Jensen’s Inequility

Jensen’s Inequility \(g(E[X]) \neq E[g(X)]\)

If function \(f\) is convex:
\(E[f(x)] \geq f(E[x])\)
If function \(f\) is concave:
\(E[f(x)] \leq f(E[x])\)

Example - Log Transformation

suppose the variable of interest \(Y\): \[ Y = e^{\beta_0 + \beta_1X_1 + \beta_2X_2 + \epsilon}\] where \(\epsilon \sim \mathcal{N}(0, \sigma I)\).

To model it, we take the log such that:

\[log(Y) = \beta_0 + \beta_1X_1 + \beta_2X_2 + \epsilon\]

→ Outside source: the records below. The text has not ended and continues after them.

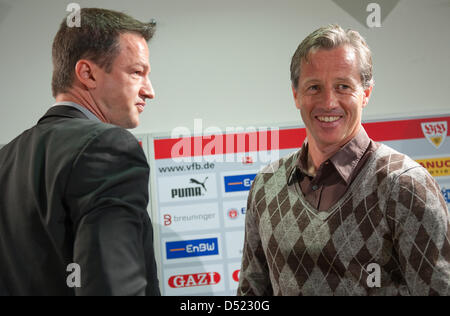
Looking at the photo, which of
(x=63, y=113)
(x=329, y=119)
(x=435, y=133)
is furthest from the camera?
(x=435, y=133)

Then we do linear regression on \(log(Y)\), so we can forecast \(E[log(Y)]\), and we forecast \(Y\) by taking the exponential transformation: \[ \begin{aligned} e^{E[log(Y)]} &= e^{E[\beta_0 + \beta_1X_1 + \beta_2X_2 + \epsilon]}\\ &= e^{\beta_0^{(OLS)}+\beta_1^{(OLS)}X_1+\beta_2^{(OLS)}X_2} \\ \end{aligned} \] Whereas, we are interested in

\[ \begin{aligned} E[e^{log(Y)}] &= E[e^{\beta_0 + \beta_1X_1 + \beta_2X_2 + \epsilon}]\\ &= e^{\beta_0^{(OLS)}+\beta_1^{(OLS)}X_1+\beta_2^{(OLS)}X_2+ \frac{\sigma^2}{2}} \\ & \neq e^{\beta_0^{(OLS)}+\beta_1^{(OLS)}X_1+\beta_2^{(OLS)}X_2} = e^{E[log(Y)]}\\ \end{aligned} \]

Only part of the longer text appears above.